Microscopic Colitis: Understanding Your Pathology Report

by Catherine Forse MD FRCPC
March 30, 2026


Microscopic colitis is a non-cancerous condition in which immune cells accumulate in the inner lining of the colon, causing inflammation and damage. This inflammation interferes with the colon’s ability to absorb water, leading to persistent watery diarrhea. The condition is called “microscopic” because the colon looks entirely normal during a colonoscopy — the changes can only be seen when tissue is examined under a microscope.

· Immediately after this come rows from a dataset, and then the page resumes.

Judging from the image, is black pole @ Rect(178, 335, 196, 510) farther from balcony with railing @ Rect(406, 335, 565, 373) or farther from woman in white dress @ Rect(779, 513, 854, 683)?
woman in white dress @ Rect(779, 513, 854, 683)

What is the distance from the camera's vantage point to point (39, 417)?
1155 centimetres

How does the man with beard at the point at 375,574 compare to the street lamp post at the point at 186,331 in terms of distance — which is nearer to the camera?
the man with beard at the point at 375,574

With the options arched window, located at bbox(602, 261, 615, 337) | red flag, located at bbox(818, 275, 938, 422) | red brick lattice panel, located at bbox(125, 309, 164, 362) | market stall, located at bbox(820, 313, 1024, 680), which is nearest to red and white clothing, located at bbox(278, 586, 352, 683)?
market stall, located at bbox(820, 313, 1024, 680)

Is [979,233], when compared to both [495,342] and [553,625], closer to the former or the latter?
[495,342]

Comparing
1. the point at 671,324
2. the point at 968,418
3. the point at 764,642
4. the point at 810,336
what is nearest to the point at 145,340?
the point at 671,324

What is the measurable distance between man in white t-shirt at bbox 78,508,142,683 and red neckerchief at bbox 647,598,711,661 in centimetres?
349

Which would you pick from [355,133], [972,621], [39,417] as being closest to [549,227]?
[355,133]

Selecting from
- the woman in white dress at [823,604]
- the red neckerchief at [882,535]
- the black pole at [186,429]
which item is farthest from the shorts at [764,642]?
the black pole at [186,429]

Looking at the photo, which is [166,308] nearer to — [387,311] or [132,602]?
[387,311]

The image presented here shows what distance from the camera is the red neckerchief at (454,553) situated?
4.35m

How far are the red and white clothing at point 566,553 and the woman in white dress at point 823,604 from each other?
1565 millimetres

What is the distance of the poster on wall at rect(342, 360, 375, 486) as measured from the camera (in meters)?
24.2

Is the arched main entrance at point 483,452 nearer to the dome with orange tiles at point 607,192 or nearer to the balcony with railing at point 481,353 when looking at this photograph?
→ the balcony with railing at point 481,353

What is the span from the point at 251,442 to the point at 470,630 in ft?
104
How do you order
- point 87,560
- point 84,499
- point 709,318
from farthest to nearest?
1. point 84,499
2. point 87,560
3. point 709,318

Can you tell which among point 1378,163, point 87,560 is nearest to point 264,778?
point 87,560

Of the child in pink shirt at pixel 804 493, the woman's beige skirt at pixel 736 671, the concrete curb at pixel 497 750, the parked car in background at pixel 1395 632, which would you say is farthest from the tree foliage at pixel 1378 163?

Microscopic colitis is not cancer and does not increase the risk of developing cancer. It is divided into two types based on what the pathologist sees under the microscope: lymphocytic colitis and collagenous colitis. Both types cause the same symptoms and are treated similarly. This article explains what microscopic colitis is and how it is diagnosed. For detailed information about each type, see the dedicated articles linked above.


What are the symptoms?

The hallmark symptom of microscopic colitis is chronic watery diarrhea that can last for weeks, months, or even years. The diarrhea can be frequent and significantly disruptive to daily life. Other symptoms may include abdominal cramping or pain, bloating, unintentional weight loss, and fatigue.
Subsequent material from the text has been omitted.